Zukunft und Beschäftigungszahlen Kfz-Mechatroniker/in
Die Beschäftigungszahlen im Kfz-Bereich sind in den letzten Jahren insgesamt relativ stabil geblieben, obwohl der Strukturwandel durch Elektromobilität und Digitalisierung deutliche Spuren hinterlässt. Die Nachfrage nach qualifizierten Kfz-Mechatroniker/innen bleibt hoch – nicht zuletzt, weil der Fahrzeugbestand in Deutschland nach wie vor rund 49 Millionen Pkw umfasst (Quelle: Kraftfahrtbundesamt 2024).
Was bringt die Zukunft? Der Beruf wandelt sich rasant: Weg von der reinen Mechanik, hin zu Elektronik, Softwarediagnose und Hochvolttechnik. Dieser Trend wird sich mit der zunehmenden Verbreitung von Elektro- und Hybridfahrzeugen weiter beschleunigen.
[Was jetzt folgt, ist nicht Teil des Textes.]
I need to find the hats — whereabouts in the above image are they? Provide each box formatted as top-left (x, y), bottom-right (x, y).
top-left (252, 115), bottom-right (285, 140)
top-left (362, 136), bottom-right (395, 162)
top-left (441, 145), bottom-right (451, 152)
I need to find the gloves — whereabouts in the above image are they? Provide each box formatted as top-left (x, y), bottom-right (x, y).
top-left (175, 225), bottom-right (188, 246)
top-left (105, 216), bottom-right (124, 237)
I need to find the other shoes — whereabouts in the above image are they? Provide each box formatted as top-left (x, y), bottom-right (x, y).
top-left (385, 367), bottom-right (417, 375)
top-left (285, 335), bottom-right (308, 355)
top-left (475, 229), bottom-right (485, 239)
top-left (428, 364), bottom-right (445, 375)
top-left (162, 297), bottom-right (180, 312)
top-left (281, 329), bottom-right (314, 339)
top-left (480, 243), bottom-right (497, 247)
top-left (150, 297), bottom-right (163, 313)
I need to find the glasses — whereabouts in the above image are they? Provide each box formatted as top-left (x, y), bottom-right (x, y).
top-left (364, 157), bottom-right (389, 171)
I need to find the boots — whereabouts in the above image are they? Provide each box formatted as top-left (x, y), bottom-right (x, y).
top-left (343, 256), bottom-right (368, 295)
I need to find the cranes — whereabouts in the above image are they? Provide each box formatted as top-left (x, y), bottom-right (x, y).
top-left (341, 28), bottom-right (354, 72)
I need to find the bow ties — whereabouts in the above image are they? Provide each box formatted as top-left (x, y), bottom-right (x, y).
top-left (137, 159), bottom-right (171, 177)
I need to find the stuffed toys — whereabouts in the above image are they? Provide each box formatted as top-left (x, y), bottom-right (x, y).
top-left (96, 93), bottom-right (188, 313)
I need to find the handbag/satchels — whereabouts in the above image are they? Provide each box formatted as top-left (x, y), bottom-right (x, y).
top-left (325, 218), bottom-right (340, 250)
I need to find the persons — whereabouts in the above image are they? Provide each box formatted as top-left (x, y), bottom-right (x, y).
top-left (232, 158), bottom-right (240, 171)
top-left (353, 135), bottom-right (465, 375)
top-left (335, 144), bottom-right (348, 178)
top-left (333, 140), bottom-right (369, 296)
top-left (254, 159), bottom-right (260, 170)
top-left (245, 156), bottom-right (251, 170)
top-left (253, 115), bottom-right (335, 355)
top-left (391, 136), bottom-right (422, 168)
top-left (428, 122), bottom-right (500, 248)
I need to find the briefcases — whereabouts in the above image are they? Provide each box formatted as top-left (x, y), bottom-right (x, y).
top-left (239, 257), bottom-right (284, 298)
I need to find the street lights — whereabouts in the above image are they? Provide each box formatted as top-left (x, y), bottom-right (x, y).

Fachkräfte mit HV-Qualifikation (Hochvolt-Sachkunde) sind heute schon Mangelware und werden es künftig noch stärker sein.
Der klassische Verbrennungsmotor wird langfristig an Bedeutung verlieren – EU-weit gilt ab 2035 das Neuzulassungsverbot für reine Verbrenner. Dennoch bleibt die Wartung und Reparatur des bestehenden Fahrzeugparks noch Jahrzehnte ein relevantes Tätigkeitsfeld. Die Nische der Oldtimer-Restaurierung und Classic-Car-Werkstätten wächst dabei sogar.
Beschäftigungsentwicklung: Kfz-Mechatroniker/innen in Deutschland 2010–2025
Sozialversicherungspflichtig Beschäftigte als Kfz-Mechatroniker/in (KldB 2522), in Tausend, gerundet
Prognose/Schätzung 2025
Schätzwerte auf Basis der Bundesagentur für Arbeit (Beschäftigungsstatistik, KldB 2522 – Kraftfahrzeugtechnik); Zentralverband Deutsches Kraftfahrzeuggewerbe (ZDK) Jahresbericht 2023/2024; Kraftfahrtbundesamt – Fahrzeugzulassungen 2024. Einzeljahre interpoliert. 2025 = Prognose. Stand: 2025.
Häufig gestellte Fragen (FAQ) zum Beruf Kfz-Mechatroniker/in
Wie lange dauert die Ausbildung zum Kfz-Mechatroniker/in?
Die Ausbildung zum Kfz-Mechatroniker/in dauert regulär 3,5 Jahre und erfolgt dual – das heißt, sie findet sowohl im Ausbildungsbetrieb als auch in der Berufsschule statt. Bei sehr guten Leistungen ist eine Verkürzung auf 3 Jahre möglich. Die Ausbildung schließt mit einer Gesellenprüfung vor der zuständigen Handwerkskammer ab. Anschließend stehen Weiterbildungen zum Kfz-Servicetechniker/in oder Kfz-Meister/in offen.
Welche Fachrichtungen gibt es bei der Ausbildung zum Kfz-Mechatroniker/in?
Die Ausbildung zum Kfz-Mechatroniker/in gliedert sich in fünf Fachrichtungen: Personenkraftwagentechnik, Nutzfahrzeugtechnik, Motorradtechnik, Karosserietechnik sowie System- und Hochvolttechnik. Die Spezialisierung auf System- und Hochvolttechnik gewinnt mit dem wachsenden Anteil von Elektro- und Hybridfahrzeugen besonders stark an Bedeutung und bietet ausgezeichnete Berufsaussichten.
Was verdient ein Kfz-Mechatroniker/in nach der Ausbildung?
Nach abgeschlossener Ausbildung liegt das Einstiegsgehalt als Kfz-Mechatroniker/in laut Bundesagentur für Arbeit (Entgeltatlas 2024) und Stepstone Gehaltsreport 2024 im Kfz-Handwerk bei durchschnittlich 2.400 bis 3.200 EUR brutto pro Monat. In der Industrie – etwa bei Automobilherstellern oder großen Zulieferern – sind 3.500 bis über 4.500 EUR brutto erreichbar. Fachkräfte mit Hochvolt-Qualifikation und Meisterbrief können deutlich mehr verdienen.